How Product Development is Shaping the Future of Journalism
New York Times’ Emily Withrow discussed how media companies increasingly rely on engineering, design, and data science
April 20 was a big news day for the New York Times. Derek Chauvin, former Minneapolis police officer, received his verdict. Behind major news events like this one, a team of product developers behind the scenes collaborate with the newsroom to design ways to package and spotlight breaking news on the Times’ homepage so audiences could feel the impact of the moment.
Emily Withrow, vice president of product at the Times, says her team is always preparing for moments like these.

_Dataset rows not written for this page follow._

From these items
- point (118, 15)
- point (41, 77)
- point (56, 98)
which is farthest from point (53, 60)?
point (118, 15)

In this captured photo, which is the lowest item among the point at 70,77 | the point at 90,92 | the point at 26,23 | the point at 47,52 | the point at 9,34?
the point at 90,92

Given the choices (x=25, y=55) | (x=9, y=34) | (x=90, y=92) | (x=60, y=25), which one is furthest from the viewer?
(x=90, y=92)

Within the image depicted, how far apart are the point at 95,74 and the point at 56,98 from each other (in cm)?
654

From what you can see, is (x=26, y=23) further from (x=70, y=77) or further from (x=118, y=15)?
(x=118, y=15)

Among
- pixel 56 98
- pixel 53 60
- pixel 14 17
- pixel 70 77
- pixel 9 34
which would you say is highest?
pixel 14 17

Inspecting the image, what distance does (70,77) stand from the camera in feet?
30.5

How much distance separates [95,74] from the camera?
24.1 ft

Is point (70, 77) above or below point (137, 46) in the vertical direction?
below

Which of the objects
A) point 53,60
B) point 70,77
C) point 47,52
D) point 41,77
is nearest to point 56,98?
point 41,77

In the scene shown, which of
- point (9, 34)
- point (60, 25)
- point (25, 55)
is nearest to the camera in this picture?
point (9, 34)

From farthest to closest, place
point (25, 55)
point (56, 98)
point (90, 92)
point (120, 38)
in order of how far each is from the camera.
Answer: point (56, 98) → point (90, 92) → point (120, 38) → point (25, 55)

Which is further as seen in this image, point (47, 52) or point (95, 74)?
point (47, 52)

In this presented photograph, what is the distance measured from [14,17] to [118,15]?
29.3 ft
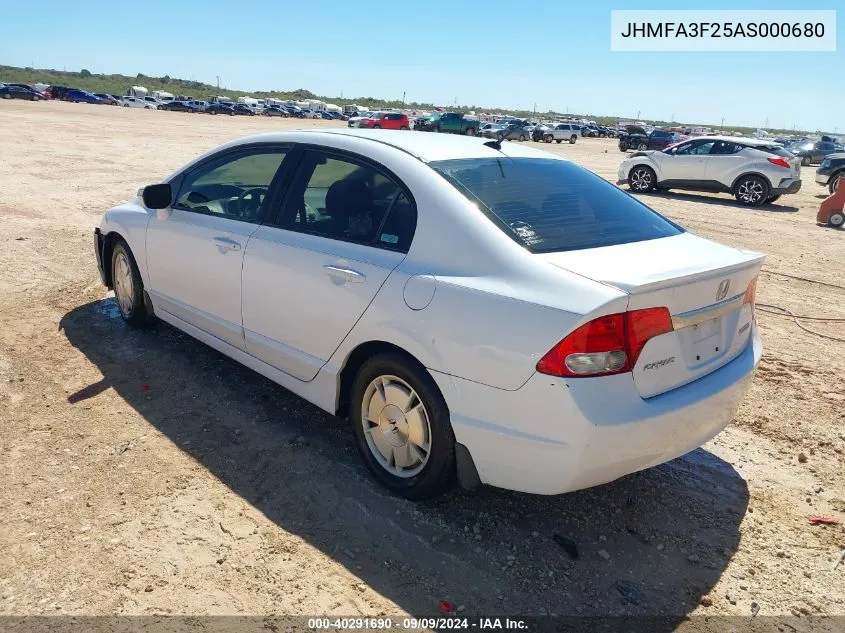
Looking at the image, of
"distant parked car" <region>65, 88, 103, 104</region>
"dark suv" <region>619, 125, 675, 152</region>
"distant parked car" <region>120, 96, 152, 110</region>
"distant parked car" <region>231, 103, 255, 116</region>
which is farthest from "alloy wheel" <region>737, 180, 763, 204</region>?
"distant parked car" <region>65, 88, 103, 104</region>

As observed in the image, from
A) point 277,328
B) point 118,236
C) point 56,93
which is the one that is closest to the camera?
point 277,328

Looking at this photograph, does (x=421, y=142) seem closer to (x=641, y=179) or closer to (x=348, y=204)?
(x=348, y=204)

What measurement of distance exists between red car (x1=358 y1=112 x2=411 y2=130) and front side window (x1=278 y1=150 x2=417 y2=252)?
4185 cm

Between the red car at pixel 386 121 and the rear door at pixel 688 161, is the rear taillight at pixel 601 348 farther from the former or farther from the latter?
the red car at pixel 386 121

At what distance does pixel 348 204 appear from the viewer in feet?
11.6

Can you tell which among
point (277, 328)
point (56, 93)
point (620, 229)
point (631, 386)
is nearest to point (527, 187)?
point (620, 229)

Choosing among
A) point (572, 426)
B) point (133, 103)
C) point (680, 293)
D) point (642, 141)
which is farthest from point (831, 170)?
point (133, 103)

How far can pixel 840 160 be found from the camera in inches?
821

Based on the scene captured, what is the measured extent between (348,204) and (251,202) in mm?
860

Minutes after Chauvin’s verdict was declared, Withrow joined the Farley Center for Entrepreneurship and Innovation and Medill School of Journalism, Media, Integrated Marketing Communications for a Fireside Chat and shared insights from her experience working at one of the nation’s top media companies during a historic moment. She also discussed how product development is shaping the way news is delivered and consumed.
To Withrow ’06, former Medill assistant professor and alum, technology has fundamentally changed the way we behave. Media organizations, she said, are trying to understand how news can and should fit into these new behaviors.
“If you are in line at a coffee shop and you have 15 seconds to check your phone, how do we fit and meet those 15 seconds and get you what you need in that moment?” Withrow said. “My motivation is in making sure news is available and fits into the lives of anyone.”
Understanding audience is part of this motivation. At the Times, Withrow leads a team called UX Foundations, a cross-functional product team whose focus includes personalization and understanding how to anticipate user needs in order to “meet you where you are, with the information you need, the way you need it, in that moment,” she said.
“Audience was not something that was a real fixture in newsrooms for a really long time,” she said. “We are now at a moment with technology where we don’t have to approach that audience as a monolith. We can look at individuals. If this is the morning that you woke up and said, ‘Today is the day I’m going to engage with what’s going on in Afghanistan,’ your need in that moment is really different as someone new to that story from someone who’s been following it every day for 20 years.”
How does the Times know what its readers are consuming? On Withrow’s team, data scientists, designers, and other engineers work with data sets to better understand its users, design personalized user experiences, and move away from a one-size-fits-all news approach. As a mission-driven organization not using third-party data, the personalization problem becomes harder to solve, but is in some ways more interesting, Withrow said.
Prior to working at the Times, she led research and development at Quartz, a startup digital news outlet. Transitioning from a scrappy media startup to a 170-year-old institution has highlighted their differences. At the startup, she wore many hats, abided by fewer organizational rules and boundaries, and quickly launched multiple products and initiatives. At the Times, change happens at a slower pace, but she has far more resources to work with, she said.
The willingness to take chances is what makes Withrow an innovator at the Times and in her career. In response to a question from a student about how to focus their career path, she said, “You never have to decide. That’s the secret. I’ve been changing directions ever since I entered the field. It’s an industry that’s in a deep state of upheaval, so there’s a lot to be explored and worked out.
“My advice is to lean into the problems that you can’t let go of. The ones that you keep mulling over. If you have that drive, I would lean in there,” she said.